24 janvier 2012

ON S'ALLUME?


Le 4 janvier 2011, un jeune Tunisien, Mohamed Bouazizi, s’immole par le feu. Ce geste réveille la flamme de la libération dans les sociétés arabes et déclenche un véritable incendie. Une foule de jeunes d'Europe et d'Amérique, qui en ont marre de voir nos démocraties sous les pattes des grandes sociétés financières, se réveillent à leur tour...


Dans les églises, on ne manque pas de lampions, de cierges ou de lampes. Tous les dimanches on baigne dans la lumière. Mais pas un pauvre petit Jour du Seigneur n’est consacré à la justice ou à la libération. Comme si lumière, justice et libération étaient des ennemies.

Sur tous les tons on chante que Jésus est la Lumière et que nous aussi nous sommes lumière. Parfait. Cela sort tout droit de l'évangile (Jean 8, 12 ; 12, 46; Matthieu 5, 14-16).

Mais « être lumière», on s’en doute bien, ce n’est pas une affaire de lampe du sanctuaire ou de flambeau de procession… C’est plus qu’une décoration pour des cérémonies de luxe.

Selon saint Jean, quiconque aime son prochain est lumière (1Jean 2,10). Ce qui illumine le monde, c’est l’amour fraternel.

Mais…l’insatiable machine économique qui ne cesse de dévorer l'âme de l'humanité et de mettre en péril la vie de la planète, est-ce la pauvre petite flamme de notre amour fraternel qui va l’arrêter ?

Avouons-le, notre amour fraternel n’éclaire pas beaucoup. Il ne brille pas par sa «lucidité », son réalisme, sa robustesse, sa force, son audace.

Peut-être aurait-elle besoin d'un feu plus fort?

Quel meilleur feu qu’une brûlante passion pour la justice et la libération?

« Ta LUMIÈRE brillera comme l'aurore » si tu romps les chaînes de l'injustice, si tu libères les opprimés, si tu brises tous les jougs, si tu partages ton pain, ton toit et ton vêtement avec qui en sont privés et si ne tournes pas le dos à ton semblable.

« Ta LUMIÈRE se lèvera dans les ténèbres et ton obscurité deviendra clarté de plein midi » si tu n'as pas de gens exploités dans ta maison, si tu donnes à manger à l’affamé et rassasies l’opprimé (Isaïe 58, 6-10).

Pour Isaïe, le grand prophète de la Lumière, l'amour fraternel implique qu’on brise les chaînes de toutes formes d’esclavage.

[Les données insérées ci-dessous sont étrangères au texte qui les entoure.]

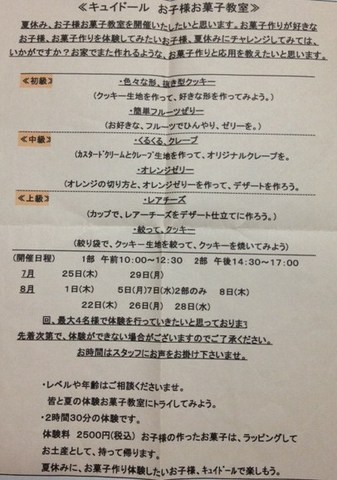 okashi5.jpeg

Fraternité, justice et libération sont inséparables; ensemble elles sont la lumière du monde.

Pour une théologie qui rêverait surtout de choses mystiques, cela peut sentir le soufre plus que l’encens... Tant pis! La meilleure théologie est celle qui rend les pauvres heureux. Ce fut la théologie de Jésus (Luc 6, 21).

Les pauvres, « ceux qui ne sont rien1 », comprennent très bien ces choses-là, alors que Dieu bien souvent les cache aux savants (Luc 10, 21).

Jésus le savait, lui qui était pauvre.

D’ailleurs, dans l'évangile, la lumière vient toujours du monde des pauvres: elle naît dans une étable, s’éteint sur une croix et se remet à briller de tous ses feux en jaillissant d’un tombeau vide.

« Je suis venu apporter le feu sur la terre…» (Luc 12, 49).


Eloy Roy


1 « CEUX QUI NE SONT RIEN »

Ils ne sont rien parce qu’ils sont les fils et les filles de personne

et aussi parce qu’ils ne sont propriétaires de rien.
Ils sont les misérables qui tirent toujours le diable par la queue :

ils sont les moins que rien, les morts vivants, les paumés, les archi-paumés.
Ils sont ceux qui ne sont pas, même s'ils sont.
Ils ne parlent pas une langue mais un dialecte.
Ils ne professent pas de religion mais des superstitions.
Ils ne font pas de l'art mais de l’artisanat.
Ils n’ont pas de culture, mais sont dans le folklore.
Ce ne sont pas d’abord des êtres humains, mais une main-d’œuvre à disposer.
Ils n'ont pas de visage mais des bras.
Ils n'ont pas de nom mais sont des numéros.
Ils ne figurent pas dans l'histoire universelle mais dans la chronique rouge de la
presse à scandales.
Ils ont moins de valeur économique que la balle qui les tue.